Restaurant managers have a lot to do in their line of work. The dishwashers and waitstaff might think that all managers do is sit in their office most of the day except to come out and yell at people or have customers yell at them. While it’s true that managing people is a huge part of restaurant management, be it handling people paying to eat there or people you pay to work there, it’s also true that your restaurant has to pay for the food that is used in preparing the meals that you sell customers and put on your menu.
After payroll, food costs are often the second largest expense column in a restaurant’s budget, so doing anything and everything you can to manage and minimize your expenses is something that you should do. So, exploring food cost software is worth your time and attention if you haven’t taken this step as of yet.

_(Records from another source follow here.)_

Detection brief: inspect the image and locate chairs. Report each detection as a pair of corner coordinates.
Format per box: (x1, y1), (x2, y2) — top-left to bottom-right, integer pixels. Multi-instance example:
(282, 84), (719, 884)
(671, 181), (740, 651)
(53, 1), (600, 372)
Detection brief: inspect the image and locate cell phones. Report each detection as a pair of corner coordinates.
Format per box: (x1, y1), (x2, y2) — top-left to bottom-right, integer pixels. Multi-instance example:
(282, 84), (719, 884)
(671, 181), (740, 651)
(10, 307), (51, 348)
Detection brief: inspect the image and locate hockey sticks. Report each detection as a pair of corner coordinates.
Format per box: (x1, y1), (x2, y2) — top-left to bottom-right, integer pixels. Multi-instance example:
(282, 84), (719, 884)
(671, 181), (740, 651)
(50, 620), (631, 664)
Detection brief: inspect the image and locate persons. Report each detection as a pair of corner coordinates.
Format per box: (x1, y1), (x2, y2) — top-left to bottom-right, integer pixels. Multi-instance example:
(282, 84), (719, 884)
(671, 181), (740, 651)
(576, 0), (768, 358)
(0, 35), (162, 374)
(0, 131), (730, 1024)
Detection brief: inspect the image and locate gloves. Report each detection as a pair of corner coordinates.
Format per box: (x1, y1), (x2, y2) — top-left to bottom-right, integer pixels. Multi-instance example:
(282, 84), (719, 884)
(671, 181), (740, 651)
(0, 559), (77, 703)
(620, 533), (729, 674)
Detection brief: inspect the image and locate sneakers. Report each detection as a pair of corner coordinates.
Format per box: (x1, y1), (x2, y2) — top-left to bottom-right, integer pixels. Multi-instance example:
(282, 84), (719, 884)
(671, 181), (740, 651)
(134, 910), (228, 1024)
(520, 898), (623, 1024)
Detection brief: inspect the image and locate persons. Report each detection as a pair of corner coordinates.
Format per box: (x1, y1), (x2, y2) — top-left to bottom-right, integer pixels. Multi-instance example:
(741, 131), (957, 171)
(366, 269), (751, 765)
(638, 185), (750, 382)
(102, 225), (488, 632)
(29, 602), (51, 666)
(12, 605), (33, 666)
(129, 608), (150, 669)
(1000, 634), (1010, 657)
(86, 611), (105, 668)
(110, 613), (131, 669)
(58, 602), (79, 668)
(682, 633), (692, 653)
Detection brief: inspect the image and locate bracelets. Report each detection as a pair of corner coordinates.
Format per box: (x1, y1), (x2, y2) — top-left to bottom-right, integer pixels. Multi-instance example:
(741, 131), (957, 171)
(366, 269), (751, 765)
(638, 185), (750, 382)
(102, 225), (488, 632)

Food cost software comes in various forms and each program has its own specific functions and benefits, but all the options should help you manage your food costs. As you track your food use and inventory, you should be able to maintain adequate supplies of the foods you need to keep on hand. That way, you never lose revenue from running out of something that you need for a popular dish, nor should you waste money on a rush order for something that you run out of and have overnighted or bought locally at retail costs. In fact, the best food cost software balances keeping your existing foods fresh with your supply room and storage limitations so that you don’t lose money from food going bad or turning stale and becoming unusable.
Food cost software with Internet connections can look over all the options for ordering supplies and even hook up to databases of costs and prices to find you the cheapest possible options for ordering not just food but any other regularly consumed restaurant supplies, ranging from gloves and aprons to napkins and paper products or to-go containers.
On top of finding the best-possible prices per individual unit, food cost software can also help you arrange bulk orders for volume discounts. You can even learn to manipulate your shipping so that it’s staggered based on what’s right for the item in question. You might find to-go containers on sale at one outfit and place a bulk order but have them shipped ground so the shipping handling is cheap. If you have plenty in stock, you don’t need them right away. On the other hand, something fresh like fruit or seafood might be something you want to be sent immediately so that it’s still in prime condition for your cooks and staff to make great dishes for your patrons.
Food cost software can be bought as a one-time purchase that you install on a computer, but some are more cloud-based apps these days that require a monthly subscription to stay up to date with the databases they need to serve you. Considering the potential savings, it’s worth a try.